Students at Southridge High School in Beaverton, Oregon, now correspond regularly with students at the St. Andrew's School in Matale - through letters and, increasingly, through e-mails. Katie Reed chose the St. Andrew's School, because a businessman she knows in Beaverton named Thomas Lwebuga graduated from the school.
"Thomas was not able to afford to go to high school - (he) had been sponsored," she says. "And then an AmeriCorp volunteer came through the village, you know, some years ago, and told him that he should go to the University of Oregon, all the way on the other side of the world. So he applied and got a full scholarship, got a degree in accounting, and now works at Nike."
Katie Reed says Lwebuga's story inspired her to provide the St. Andrew's School with more students like him, children who are bright and eager to learn, but cannot afford to pay the tuition often because their families have been devastated by the AIDS pandemic in Africa.

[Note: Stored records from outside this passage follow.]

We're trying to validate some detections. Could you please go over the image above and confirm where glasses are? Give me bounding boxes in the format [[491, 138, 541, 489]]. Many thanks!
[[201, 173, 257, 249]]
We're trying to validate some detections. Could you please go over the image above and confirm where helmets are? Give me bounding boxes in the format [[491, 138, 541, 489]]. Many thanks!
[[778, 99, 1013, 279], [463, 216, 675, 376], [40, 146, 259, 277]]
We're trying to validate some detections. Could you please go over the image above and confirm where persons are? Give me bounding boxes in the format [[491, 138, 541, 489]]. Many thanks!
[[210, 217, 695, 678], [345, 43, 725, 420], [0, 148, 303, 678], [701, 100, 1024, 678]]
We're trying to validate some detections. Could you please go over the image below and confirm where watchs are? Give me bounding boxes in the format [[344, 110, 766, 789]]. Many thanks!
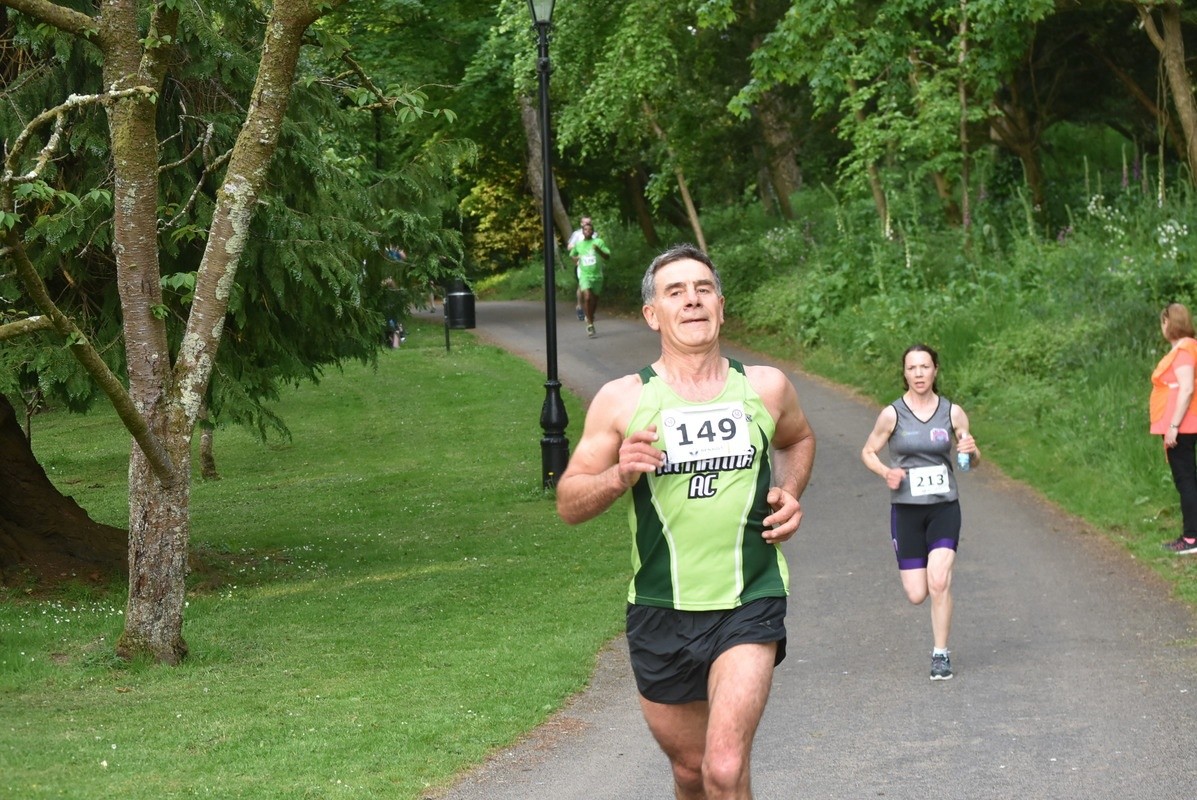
[[1169, 424, 1179, 428]]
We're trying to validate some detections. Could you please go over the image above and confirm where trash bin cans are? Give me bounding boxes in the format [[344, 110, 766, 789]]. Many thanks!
[[446, 277, 476, 329]]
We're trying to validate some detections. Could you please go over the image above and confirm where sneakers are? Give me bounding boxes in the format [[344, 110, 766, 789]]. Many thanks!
[[576, 306, 584, 322], [1168, 537, 1197, 554], [930, 653, 953, 682], [585, 325, 595, 338]]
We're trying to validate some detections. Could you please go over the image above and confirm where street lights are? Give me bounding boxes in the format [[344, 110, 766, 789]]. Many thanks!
[[528, 0, 568, 493]]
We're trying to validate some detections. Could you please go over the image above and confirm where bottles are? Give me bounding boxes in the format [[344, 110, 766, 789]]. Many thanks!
[[956, 432, 970, 473]]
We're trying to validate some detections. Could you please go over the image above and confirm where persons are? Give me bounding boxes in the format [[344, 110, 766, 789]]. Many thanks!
[[556, 247, 816, 800], [363, 242, 407, 349], [860, 344, 981, 681], [1149, 303, 1197, 555], [567, 216, 610, 337]]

It costs just $200 a year to send a child to St. Andrew's, and so Katie Reed set out to raise as much money has she could. In less than a year, she collected $4,600 from people and businesses in her community. And now 23 new children - most of them girls - are at the school. "I didn't want it to be just another fundraising thing. I didn't want to have another bake sale or something like that," she says. "I really wanted to team up people who were passionate about the project, as I was, and who were committed to sponsoring kids not only this year, but years in the future, too."
Katie's fundraising did not stop there. She and the students at her high school whom she has inspired have managed to raise more than $13,000 to be used for classroom renovations at the St. Andrew's School. They have also sent several old, but perfectly usable computers to the school. The computers have enabled the students at St. Andrew's to email the students at Southridge High School.
"I've never even gone there, but I feel like I know the people already," Katie says. "I know all these kids so well - I know all their names. It's a school with 300 kids there, and I feel a really intimate connection with the community."
Katie Reed hopes to go to Uganda some day - but right now, she is more interested in pouring any money she raises directly into the school. In the mean time, she says, she is happy just to have the new perspective that the students in Matale have been able to give her.
"Here, we take education for granted. I don't have to pay to go to school. I live a block away. I get a ride in the morning. It's so easy, and I'm so supported," she says. "There, these kids struggle so much. Every pencil, every piece of paper, all their school supplies, they just cherish. We just did a calculator drive, and a single calculator can make such a difference there in a kid's life. It's so easy, I feel, to make a difference."
And Katie Reed believes she and the other students she works with have made a difference not just in Matale, Uganda, but in her hometown of Beaverton, Oregon, as well.